Além de assegurar a ampliação do período de afastamento dos pais, a norma exige a comprovação formal do nascimento ou da adoção da criança. Nesse contexto, o registro em cartório deixa de ser apenas um ato burocrático e se consolida como etapa indispensável para que o trabalhador possa acessar a licença e o benefício previdenciário.
O que muda com a nova licença-paternidade:
• Prazo ampliado: passa de 5 para até 20 dias, com aumento gradual (10 dias em 2027, 15 em 2028 e 20 em 2029);
• Novo benefício: criação do salário-paternidade, com remuneração durante o afastamento;
• Mais trabalhadores incluídos: direito estendido a MEIs, autônomos, domésticos e segurados especiais;
• Quando vale: nascimento, adoção ou guarda judicial para fins de adoção;
• Garantias: estabilidade no emprego e possibilidade de prorrogação em casos específicos.

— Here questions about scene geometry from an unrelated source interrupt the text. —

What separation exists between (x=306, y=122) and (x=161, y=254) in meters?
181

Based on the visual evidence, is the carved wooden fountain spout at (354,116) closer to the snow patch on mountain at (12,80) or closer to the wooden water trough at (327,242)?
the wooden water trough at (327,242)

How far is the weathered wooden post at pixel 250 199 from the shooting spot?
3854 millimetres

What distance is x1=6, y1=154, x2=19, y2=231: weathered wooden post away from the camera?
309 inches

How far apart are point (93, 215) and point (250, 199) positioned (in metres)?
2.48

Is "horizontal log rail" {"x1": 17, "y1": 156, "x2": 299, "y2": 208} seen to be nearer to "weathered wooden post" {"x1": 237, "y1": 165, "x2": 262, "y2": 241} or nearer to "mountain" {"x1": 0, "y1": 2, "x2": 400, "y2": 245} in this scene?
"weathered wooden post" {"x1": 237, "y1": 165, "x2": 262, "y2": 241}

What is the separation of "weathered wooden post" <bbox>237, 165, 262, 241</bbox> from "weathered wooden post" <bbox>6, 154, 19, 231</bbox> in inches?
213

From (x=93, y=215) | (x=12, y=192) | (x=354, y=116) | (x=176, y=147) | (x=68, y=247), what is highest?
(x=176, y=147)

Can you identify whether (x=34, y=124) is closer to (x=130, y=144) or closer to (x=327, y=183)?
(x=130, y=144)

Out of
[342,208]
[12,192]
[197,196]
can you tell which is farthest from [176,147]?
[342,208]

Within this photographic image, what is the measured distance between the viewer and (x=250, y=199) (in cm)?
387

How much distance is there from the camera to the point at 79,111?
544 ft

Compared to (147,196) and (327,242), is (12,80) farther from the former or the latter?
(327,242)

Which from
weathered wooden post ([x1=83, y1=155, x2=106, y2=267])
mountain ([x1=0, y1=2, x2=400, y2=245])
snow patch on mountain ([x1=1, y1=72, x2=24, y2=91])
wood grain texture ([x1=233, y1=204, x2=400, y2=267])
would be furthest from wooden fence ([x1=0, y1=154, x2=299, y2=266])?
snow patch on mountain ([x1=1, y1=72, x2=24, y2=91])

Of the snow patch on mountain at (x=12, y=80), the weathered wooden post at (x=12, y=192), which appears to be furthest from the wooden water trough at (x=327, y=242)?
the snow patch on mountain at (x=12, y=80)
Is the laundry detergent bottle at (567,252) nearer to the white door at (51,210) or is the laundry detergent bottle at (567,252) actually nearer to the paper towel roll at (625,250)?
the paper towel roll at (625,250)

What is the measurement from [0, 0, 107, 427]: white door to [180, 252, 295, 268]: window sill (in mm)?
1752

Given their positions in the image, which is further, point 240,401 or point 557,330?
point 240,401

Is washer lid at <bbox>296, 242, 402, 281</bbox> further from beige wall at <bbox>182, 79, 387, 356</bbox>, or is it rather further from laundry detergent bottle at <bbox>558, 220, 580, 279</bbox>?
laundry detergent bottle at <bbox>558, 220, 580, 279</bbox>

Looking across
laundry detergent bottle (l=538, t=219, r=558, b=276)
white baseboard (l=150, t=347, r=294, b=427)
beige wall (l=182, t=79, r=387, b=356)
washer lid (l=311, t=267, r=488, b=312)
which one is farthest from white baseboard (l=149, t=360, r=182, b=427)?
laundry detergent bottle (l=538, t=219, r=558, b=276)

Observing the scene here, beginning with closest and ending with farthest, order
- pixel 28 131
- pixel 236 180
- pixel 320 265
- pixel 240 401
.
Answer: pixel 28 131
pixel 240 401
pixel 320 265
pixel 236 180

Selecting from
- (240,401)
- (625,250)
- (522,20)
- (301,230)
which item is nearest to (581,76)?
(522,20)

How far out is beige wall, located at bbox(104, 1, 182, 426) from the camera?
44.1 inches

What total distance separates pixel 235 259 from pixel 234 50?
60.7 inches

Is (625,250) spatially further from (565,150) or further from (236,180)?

Porta de entrada para direitos
De acordo com o conselheiro da Associação dos Registradores de Pessoas Naturais do Estado de Goiás, vice-presidente da Arpen Brasil, presidente da Associação dos Notários e Registradores do Estado de Goiás e tabelião de um cartório em Aparecida de Goiânia, Bruno Quintiliano, o registro civil é o primeiro passo para o exercício da cidadania.
“A certidão de nascimento é o documento que formaliza a existência da criança perante o Estado. Sem esse registro, não é possível acessar uma série de direitos, inclusive benefícios como a licença-paternidade e o salário-paternidade”, explica. Segundo ele, a nova legislação reforça a necessidade de que os pais realizem o registro o quanto antes, evitando entraves no acesso ao benefício.

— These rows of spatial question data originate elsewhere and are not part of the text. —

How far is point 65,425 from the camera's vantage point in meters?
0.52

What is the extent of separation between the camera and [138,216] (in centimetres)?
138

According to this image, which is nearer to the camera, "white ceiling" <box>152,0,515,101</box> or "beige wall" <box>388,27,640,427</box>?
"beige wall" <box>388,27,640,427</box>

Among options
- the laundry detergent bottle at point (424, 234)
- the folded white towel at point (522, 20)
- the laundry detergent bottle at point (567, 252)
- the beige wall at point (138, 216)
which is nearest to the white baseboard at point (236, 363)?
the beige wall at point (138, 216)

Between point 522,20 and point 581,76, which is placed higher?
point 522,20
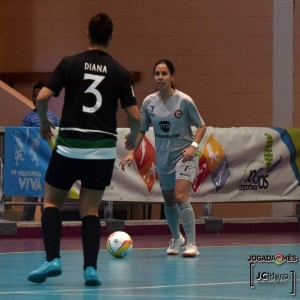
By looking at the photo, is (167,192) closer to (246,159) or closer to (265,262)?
(265,262)

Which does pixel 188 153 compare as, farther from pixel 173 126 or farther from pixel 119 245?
pixel 119 245

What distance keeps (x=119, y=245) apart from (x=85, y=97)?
306 cm

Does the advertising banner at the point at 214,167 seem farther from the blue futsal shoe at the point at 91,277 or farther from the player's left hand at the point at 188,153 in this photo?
the blue futsal shoe at the point at 91,277

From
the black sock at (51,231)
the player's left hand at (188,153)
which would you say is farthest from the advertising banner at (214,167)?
the black sock at (51,231)

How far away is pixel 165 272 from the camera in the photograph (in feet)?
33.2

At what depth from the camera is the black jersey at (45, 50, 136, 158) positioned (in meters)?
8.67

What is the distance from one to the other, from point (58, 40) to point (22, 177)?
4.89 metres

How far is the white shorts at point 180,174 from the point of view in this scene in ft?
39.0

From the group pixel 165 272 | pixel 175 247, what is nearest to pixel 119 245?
pixel 175 247

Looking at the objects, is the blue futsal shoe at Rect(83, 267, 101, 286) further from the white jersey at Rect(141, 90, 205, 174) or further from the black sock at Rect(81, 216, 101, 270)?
the white jersey at Rect(141, 90, 205, 174)

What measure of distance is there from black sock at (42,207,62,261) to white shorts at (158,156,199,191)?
10.7 ft

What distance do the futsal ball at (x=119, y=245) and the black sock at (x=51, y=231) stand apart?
2.69 meters

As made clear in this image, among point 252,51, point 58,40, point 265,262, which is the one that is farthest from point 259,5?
point 265,262

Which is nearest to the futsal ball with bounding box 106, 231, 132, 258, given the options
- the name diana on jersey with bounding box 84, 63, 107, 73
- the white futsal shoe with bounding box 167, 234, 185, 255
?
the white futsal shoe with bounding box 167, 234, 185, 255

A exigência da certidão de nascimento como documento comprobatório tem impacto direto na concessão da licença. Sem o registro formal, o trabalhador pode enfrentar dificuldades para comprovar o vínculo familiar e, consequentemente, ter o pedido negado ou atrasado.

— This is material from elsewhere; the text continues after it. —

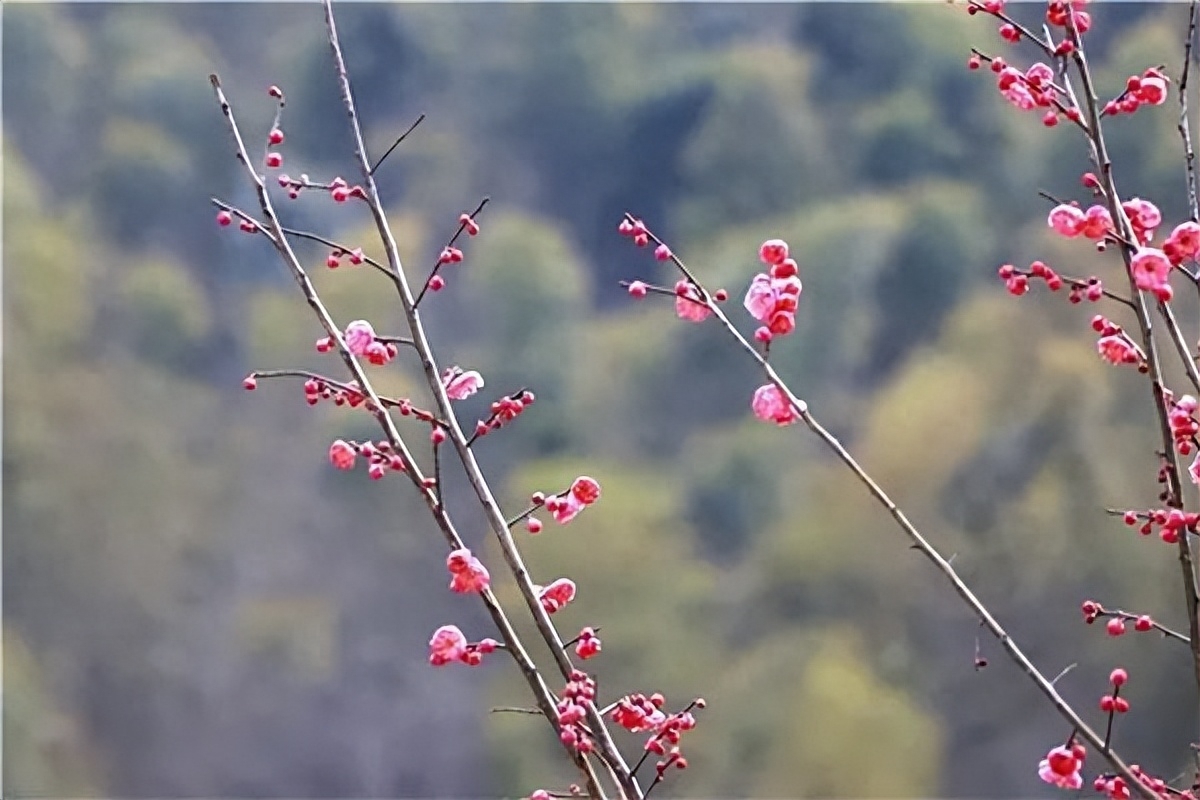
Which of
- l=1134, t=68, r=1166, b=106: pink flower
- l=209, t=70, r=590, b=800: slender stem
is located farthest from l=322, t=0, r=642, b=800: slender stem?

“O cartório é a porta de entrada para que esse direito seja reconhecido. É a partir do registro que o pai consegue comprovar legalmente a relação com o filho e garantir o acesso ao afastamento remunerado”, destaca Quintiliano.
A orientação é que o registro seja feito nos primeiros dias de vida do bebê, prática que já é facilitada em diversas maternidades do país por meio de unidades interligadas aos cartórios.
Mais do que um documento
Para além da garantia do benefício trabalhista e previdenciário, o registro civil assegura uma série de outros direitos à criança, como acesso à saúde, educação e programas sociais.
Com a ampliação da licença-paternidade, o documento ganha ainda mais relevância ao conectar políticas públicas voltadas à primeira infância com a formalização da identidade civil.
“O registro de nascimento não é apenas um requisito legal, mas um instrumento de proteção. Ele garante que a criança seja reconhecida como cidadã desde o primeiro momento de vida”, conclui o especialista.